Madre prima assume stupefacenti e poi allatta il figlio: condannata per il reato di maltrattamenti ex art.572 C.P..
La sesta sezione penale della Corte Suprema di Cassazione con la sentenza n.43307 del 20/09/23 ha stabilito come vada punita la madre che fa vivere nella sporcizia il figlio appena nato e che, nonostante il consumo quotidiano di cocaina e cannabis, lo allatta comunque, facendogli assumere così le due sostanze stupefacenti.
Nello specifico, i Giudici hanno chiarito che i maltrattamenti sono stati realizzati dalla donna “costringendo il figlio a penose condizioni di vita, e, in particolare, a vivere in un appartamento, caratterizzato da pessime condizioni igienico sanitarie e in cui si consumavano, anche per inalazione, sostanze stupefacenti, cioè cocaina e cannabis, indirettamente assunte dal bambino in ragione dell'allattamento abitualmente praticato dalla madre dopo aver consumato quelle sostanze», sostanze da cui «era cronicamente dipendente”.
La difesa
Il legale che difendeva la donna aveva contestato l'abitualità dei contegni omissivi e commissivi (l'allattamento dopo aver assunto droghe), sostenendo come non fosse stata comprovata la non occasionalità della condotta.
Infine, l’avvocato aveva ritenuto non sufficiente il richiamo fatto dall'accusa al dolo eventuale della donna in merito alle conseguenze derivanti dalla scelta, malgrado la contestuale assunzione di stupefacenti, di allattare il bambino.
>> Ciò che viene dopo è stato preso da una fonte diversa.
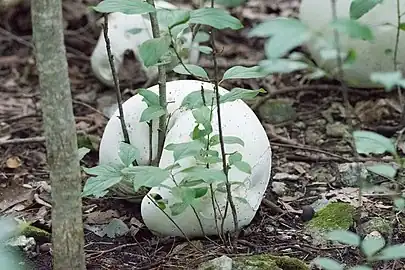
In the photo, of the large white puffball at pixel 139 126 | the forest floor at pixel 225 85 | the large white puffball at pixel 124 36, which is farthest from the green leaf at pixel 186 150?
the large white puffball at pixel 124 36

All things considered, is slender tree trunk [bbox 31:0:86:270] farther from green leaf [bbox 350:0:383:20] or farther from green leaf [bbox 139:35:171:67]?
green leaf [bbox 350:0:383:20]

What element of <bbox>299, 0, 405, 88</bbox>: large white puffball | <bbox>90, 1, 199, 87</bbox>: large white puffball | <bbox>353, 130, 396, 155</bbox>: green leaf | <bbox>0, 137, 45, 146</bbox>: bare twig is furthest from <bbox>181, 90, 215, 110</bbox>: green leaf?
<bbox>90, 1, 199, 87</bbox>: large white puffball

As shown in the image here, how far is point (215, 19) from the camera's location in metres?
1.79

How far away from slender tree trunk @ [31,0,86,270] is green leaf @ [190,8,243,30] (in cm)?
32

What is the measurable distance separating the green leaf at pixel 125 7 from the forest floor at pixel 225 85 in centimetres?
47

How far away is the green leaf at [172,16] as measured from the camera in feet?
5.75

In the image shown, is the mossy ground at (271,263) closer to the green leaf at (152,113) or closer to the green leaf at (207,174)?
the green leaf at (207,174)

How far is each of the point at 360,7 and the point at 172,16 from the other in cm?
52

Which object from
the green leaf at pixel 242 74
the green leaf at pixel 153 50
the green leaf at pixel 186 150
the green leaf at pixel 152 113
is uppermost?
the green leaf at pixel 153 50

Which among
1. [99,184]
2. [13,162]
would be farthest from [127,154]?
[13,162]

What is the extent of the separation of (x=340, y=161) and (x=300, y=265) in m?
0.88

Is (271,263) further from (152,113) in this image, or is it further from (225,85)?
(225,85)

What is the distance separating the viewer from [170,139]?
87.4 inches

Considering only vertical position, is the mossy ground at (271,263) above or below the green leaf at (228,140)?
below
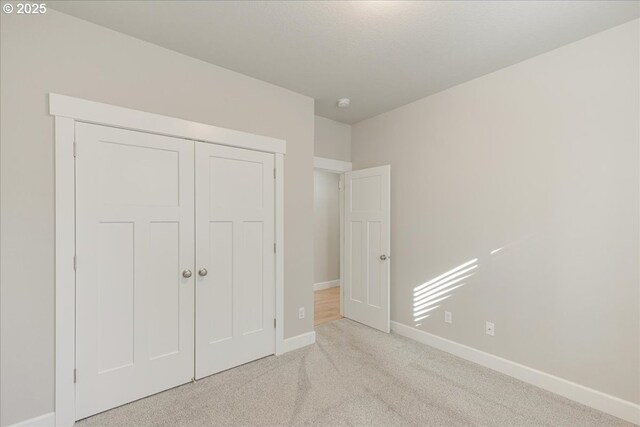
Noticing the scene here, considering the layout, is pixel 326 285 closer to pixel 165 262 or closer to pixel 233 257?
pixel 233 257

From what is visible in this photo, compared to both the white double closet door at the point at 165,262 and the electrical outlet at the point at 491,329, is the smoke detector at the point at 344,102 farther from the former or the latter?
the electrical outlet at the point at 491,329

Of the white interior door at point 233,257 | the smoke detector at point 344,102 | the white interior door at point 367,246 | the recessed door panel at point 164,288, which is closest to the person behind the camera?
the recessed door panel at point 164,288

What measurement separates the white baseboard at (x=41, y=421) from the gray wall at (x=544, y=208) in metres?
3.03

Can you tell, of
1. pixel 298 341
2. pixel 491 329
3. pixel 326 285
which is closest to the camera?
pixel 491 329

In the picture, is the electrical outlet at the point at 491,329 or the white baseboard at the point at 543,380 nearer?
the white baseboard at the point at 543,380

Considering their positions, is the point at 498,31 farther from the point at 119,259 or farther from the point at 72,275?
the point at 72,275

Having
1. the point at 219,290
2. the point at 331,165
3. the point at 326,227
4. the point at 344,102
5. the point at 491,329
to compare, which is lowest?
the point at 491,329

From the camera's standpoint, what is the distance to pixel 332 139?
Answer: 3.81m

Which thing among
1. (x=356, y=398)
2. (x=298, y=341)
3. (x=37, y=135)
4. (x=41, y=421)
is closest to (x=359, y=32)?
(x=37, y=135)

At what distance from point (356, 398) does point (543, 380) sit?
148cm

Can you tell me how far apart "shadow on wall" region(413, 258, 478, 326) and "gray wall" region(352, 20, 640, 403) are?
0.17 ft

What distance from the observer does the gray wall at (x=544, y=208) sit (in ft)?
6.28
Su questo punto il legale aveva lamentato la mancata verifica del grado di consapevolezza che la donna, considerato il relativo profilo culturale e lo stato di tossicodipendenza, potesse avere rispetto alla intenzione di mettere in atto effettive condotte vessatorie, smentite.
il Diritto
Per la Corte Suprema però era inequivocabile la situazione in fatto accertata dalle forze dell'ordine, sia in riferimento al contesto di degrado in cui la donna viveva col bambino, certificato, sia in riferimento alla dipendenza cronica della donna dalla droga e alla sua abitualità ad allattare il bambino subito dopo aver lei assunto sostanze stupefacenti.
Di conseguenza, non è in discussione la configurabilità del reato di maltrattamenti, a fronte della oggettiva idoneità della condotta, reiterata nel tempo, posta in essere dalla donna – costringendo il figlio a vivere in un contesto degradato –, ad influire sull'equilibrato sviluppo psicofisico del bambino.